Scénariste pour la télévision suédoise et le cinéma, Anna Platt n'avait pas encore publié de roman. Chose faite et remarquablement avec Nous tombons, paru initialement en Suède, en 2017. Le livre pourrait être qualifié de recueil de nouvelles puisqu'il se compose de 5 histoires distinctes, toutes narrées à la première personne, mais l'unité de lieu, la petite ville de Linköping, et l'unité de temps, 1992, au moment où un avion de chasse s'écrase au sol, font que la dénomination de roman n'est pas usurpée. Les différents destins racontés par Anna Platt diffèrent par les identités très diverses de ses personnages : 2 hommes et 3 femmes, dont l'âge varie, d'une adolescente à un vieil homme dans une maison de retraite. Ils ont tous une fêlure intime : un homme suicidaire, une femme quittée, une autre battue et malade, un vieillard qui a raté sa vie amoureuse, une adolescente qui pleure sa mère. Décrit ainsi, le roman pourrait sembler sinistre alors que c'est (presque) l'inverse. La plume agile d'Anna Platt trace des portraits pleins de vie qui mêlent en un savant dosage humour, tendresse, cruauté et mélancolie.

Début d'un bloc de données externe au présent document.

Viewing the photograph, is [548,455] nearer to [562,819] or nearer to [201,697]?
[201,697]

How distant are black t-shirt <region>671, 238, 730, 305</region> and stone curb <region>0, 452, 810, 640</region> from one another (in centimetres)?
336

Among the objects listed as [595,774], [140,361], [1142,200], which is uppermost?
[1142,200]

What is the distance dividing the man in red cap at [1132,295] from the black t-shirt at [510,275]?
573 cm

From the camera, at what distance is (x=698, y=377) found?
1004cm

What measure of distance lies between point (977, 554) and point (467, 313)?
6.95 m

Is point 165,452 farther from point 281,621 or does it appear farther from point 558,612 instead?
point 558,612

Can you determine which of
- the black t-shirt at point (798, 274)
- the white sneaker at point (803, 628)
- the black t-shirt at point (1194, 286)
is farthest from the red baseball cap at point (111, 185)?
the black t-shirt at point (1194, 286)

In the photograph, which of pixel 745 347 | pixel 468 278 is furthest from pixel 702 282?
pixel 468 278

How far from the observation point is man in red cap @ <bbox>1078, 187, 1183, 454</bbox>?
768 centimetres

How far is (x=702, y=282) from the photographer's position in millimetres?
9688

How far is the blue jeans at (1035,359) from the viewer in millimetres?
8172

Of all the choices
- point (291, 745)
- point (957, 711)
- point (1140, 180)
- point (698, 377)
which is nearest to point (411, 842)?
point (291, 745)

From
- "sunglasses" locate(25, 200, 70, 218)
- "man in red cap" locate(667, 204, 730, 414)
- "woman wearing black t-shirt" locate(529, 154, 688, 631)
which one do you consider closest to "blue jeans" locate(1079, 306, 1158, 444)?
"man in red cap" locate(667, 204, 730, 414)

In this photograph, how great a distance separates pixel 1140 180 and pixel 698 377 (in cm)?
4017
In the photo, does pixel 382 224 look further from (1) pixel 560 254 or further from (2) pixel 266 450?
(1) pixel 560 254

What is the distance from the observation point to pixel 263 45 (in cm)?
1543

Les 5 récits du livre auraient pu sans exception constituer un roman chacun, tellement, l'air de rien, ils sont riches d'événements et profonds dans leur analyse psychologique. La romancière joue aussi sur notre frustration de quitter aussi vite ses différents protagonistes, tous également attachants par leur capacité à encaisser les coups durs de l'existence. Le plus remarquable, sans doute, est la façon dont l'auteure parvient à changer de peau et à endosser à chaque fois avec souplesse et dextérité le costume de tous ses personnages.

 

 

L'auteure :

 

Anna Platt est née en 1977 en Suède. Elle est scénariste pour la télévision et le cinéma.